═══ EXTRACTED RECORDS

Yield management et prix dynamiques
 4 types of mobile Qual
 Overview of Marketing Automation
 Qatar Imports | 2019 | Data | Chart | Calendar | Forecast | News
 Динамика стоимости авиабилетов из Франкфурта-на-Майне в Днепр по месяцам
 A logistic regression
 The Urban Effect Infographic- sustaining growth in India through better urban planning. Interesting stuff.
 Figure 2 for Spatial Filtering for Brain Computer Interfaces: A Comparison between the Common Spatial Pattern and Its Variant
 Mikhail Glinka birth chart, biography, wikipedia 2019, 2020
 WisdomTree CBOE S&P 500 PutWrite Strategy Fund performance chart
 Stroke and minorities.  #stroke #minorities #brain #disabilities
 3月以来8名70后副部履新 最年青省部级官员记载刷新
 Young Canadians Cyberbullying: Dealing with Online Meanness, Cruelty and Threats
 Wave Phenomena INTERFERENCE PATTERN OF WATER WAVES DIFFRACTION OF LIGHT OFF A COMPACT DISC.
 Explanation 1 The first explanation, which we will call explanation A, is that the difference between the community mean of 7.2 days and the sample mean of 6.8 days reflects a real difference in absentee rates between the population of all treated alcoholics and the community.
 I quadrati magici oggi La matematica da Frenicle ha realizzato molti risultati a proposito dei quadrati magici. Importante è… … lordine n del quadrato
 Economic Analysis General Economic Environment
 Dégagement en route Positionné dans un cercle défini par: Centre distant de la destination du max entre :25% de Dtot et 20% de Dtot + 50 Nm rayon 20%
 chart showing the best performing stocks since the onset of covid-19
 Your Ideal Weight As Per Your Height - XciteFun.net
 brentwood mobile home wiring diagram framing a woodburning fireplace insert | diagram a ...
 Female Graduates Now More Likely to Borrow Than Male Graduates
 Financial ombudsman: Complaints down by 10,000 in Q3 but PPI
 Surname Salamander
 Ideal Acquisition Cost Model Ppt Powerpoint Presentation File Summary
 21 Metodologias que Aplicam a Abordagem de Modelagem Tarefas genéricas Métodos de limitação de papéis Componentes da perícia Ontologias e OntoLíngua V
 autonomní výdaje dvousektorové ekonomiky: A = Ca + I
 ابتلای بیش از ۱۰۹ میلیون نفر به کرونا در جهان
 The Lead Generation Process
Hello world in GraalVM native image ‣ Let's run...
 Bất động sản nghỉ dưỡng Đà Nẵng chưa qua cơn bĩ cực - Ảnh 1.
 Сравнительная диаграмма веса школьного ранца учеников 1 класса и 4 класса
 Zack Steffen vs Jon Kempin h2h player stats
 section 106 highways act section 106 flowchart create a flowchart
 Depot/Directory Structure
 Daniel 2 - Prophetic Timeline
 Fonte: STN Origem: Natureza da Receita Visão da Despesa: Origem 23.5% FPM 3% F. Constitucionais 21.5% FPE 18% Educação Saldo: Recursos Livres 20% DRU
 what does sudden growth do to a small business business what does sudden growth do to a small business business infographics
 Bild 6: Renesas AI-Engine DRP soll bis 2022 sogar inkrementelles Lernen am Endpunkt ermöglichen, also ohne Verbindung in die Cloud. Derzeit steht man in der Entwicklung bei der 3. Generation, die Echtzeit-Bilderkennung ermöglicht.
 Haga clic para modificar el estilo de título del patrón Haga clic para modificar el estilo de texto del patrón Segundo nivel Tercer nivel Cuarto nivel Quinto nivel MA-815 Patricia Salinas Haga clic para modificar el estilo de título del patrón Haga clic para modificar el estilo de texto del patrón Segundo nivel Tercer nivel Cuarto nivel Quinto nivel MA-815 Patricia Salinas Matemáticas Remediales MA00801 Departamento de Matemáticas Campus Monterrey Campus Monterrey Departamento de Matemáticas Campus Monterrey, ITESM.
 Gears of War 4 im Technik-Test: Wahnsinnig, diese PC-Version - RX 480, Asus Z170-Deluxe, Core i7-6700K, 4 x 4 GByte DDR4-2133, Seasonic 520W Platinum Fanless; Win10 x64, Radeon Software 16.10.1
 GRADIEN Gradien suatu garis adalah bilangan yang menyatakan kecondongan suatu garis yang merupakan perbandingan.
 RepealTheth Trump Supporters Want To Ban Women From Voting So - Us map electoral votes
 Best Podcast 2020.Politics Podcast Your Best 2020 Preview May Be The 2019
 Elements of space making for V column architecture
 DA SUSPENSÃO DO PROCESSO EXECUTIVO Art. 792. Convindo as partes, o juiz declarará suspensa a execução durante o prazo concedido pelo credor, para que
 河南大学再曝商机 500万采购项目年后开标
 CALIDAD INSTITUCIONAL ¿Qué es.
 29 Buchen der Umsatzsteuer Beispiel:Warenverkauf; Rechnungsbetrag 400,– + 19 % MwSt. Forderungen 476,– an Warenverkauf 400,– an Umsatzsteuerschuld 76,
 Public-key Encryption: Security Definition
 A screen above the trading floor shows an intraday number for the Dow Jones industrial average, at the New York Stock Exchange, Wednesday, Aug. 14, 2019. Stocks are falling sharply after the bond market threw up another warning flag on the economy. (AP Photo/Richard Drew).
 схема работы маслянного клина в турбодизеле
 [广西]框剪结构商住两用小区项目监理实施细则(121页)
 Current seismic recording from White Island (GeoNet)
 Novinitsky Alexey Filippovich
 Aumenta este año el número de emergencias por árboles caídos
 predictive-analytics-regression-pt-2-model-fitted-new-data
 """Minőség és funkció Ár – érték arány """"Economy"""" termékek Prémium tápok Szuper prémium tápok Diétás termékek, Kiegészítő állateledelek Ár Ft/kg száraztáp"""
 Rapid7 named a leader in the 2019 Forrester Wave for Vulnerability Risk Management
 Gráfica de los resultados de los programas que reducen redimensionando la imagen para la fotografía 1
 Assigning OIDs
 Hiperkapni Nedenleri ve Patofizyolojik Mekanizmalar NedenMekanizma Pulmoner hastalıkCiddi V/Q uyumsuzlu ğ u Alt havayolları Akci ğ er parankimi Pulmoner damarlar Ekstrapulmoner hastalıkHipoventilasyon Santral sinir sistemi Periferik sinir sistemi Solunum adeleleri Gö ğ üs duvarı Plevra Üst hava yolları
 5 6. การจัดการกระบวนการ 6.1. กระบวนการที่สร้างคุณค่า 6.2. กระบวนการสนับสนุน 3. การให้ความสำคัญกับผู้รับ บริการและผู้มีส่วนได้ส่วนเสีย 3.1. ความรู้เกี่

══════

[TO DO] State how many lines in the entries hold "Your", please, with no other words.

[RESPONSE TO THIS TASK] 2